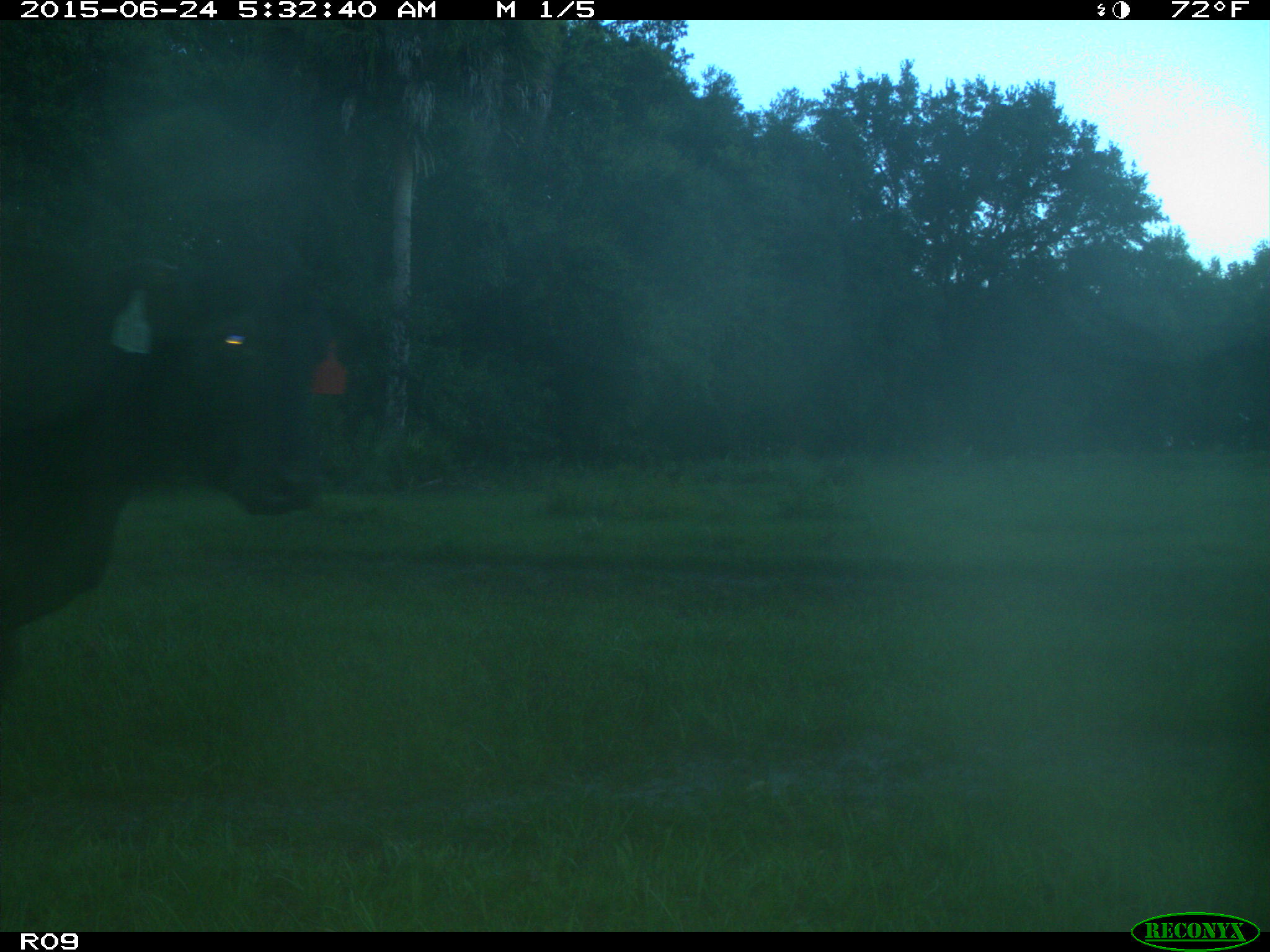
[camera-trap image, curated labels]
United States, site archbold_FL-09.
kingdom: Animalia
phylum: Chordata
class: Mammalia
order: Artiodactyla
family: Bovidae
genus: Bos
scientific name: Bos taurus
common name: domestic cow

> What the task asks
Would you mind transcribing the material exactly, without the pictures?

> Solution for this exercise
[camera-trap image, curated labels]
United States, site archbold_FL-09.
kingdom: Animalia
phylum: Chordata
class: Mammalia
order: Artiodactyla
family: Bovidae
genus: Bos
scientific name: Bos taurus
common name: domestic cow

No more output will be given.